В то утро меня вызвал к себе Никонов, возглавлявший III отдел, и сказал мне, чтобы я немедленно отправлялся в спецотдел московского областного ОГПУ.
— Вход через улицу Дзержинского, подъезд № 14,— сказал он. — Вот пропуск.
Он протянул мне кусочек зеленого картона, присланный из ОГПУ. На мой вопрос, зачем меня вызывают, он сказал:
— Честно говоря, не знаю. Но когда они вызывают, нужно идти немедленно.
Вскоре я стоял перед следователем ОГПУ. Он сухо предложил мне сесть, сел сам за свой стол и стал перебирать какие-то бумаги. Десять минут прошло в молчании, после чего он быстро взглянул на меня и спросил:
— Когда вы последний раз дежурили по Третьему отделу?
— Шесть дней назад, — ответил я.
— Тогда скажите, куда девалась печать Третьего отдела? — сказал он с напускным драматизмом.

Фрагменты листинга -
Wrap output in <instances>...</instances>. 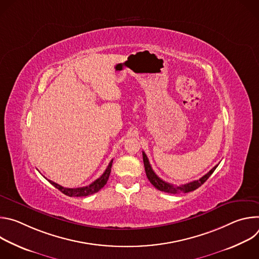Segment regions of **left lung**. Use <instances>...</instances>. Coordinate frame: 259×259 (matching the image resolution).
...
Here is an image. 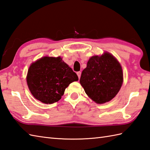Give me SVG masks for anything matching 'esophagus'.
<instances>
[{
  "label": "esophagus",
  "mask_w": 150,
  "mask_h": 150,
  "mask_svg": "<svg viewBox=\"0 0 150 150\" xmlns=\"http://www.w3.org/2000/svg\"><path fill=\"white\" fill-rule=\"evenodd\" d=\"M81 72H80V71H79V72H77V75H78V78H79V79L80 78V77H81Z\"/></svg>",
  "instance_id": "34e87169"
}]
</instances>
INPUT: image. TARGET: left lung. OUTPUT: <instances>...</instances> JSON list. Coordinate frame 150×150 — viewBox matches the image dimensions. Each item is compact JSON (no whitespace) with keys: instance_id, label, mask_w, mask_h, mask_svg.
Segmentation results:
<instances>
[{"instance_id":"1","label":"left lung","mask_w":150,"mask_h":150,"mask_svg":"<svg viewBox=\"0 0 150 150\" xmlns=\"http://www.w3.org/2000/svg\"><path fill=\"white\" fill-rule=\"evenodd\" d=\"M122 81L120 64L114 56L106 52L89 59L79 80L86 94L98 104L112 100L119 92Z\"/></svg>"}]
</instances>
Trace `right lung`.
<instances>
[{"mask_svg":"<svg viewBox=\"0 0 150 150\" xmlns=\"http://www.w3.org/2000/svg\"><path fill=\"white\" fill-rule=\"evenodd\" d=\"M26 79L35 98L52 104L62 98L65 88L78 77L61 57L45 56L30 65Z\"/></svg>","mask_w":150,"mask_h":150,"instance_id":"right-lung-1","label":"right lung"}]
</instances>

Задание 1 - Перескажите короче абзац цитируемого текста, начинающийся словами «Вскоре я стоял перед следователем ОГПУ», сохранив его основные факты.
Задание 2 - Изложите суть цитируемого текста в двух предложениях.
Задание 3 - Через какой подъезд, согласно цитируемому тексту, следовало входить в ОГПУ?

Ответ 1 - Рассказчик оказался у следователя ОГПУ. Тот сухо предложил сесть и сам сел за стол перебирать бумаги. Через десять минут молчания он быстро взглянул на рассказчика и задал вопрос.

Ответ 2 - Никонов, возглавлявший III отдел, передал рассказчику пропуск и велел немедленно отправляться в спецотдел московского областного ОГПУ, причину вызова он не знал. Следователь ОГПУ после долгого молчания спросил, когда рассказчик последний раз дежурил по Третьему отделу, и потребовал сказать, куда девалась печать отдела.

Ответ 3 - Через подъезд № 14 с улицы Дзержинского.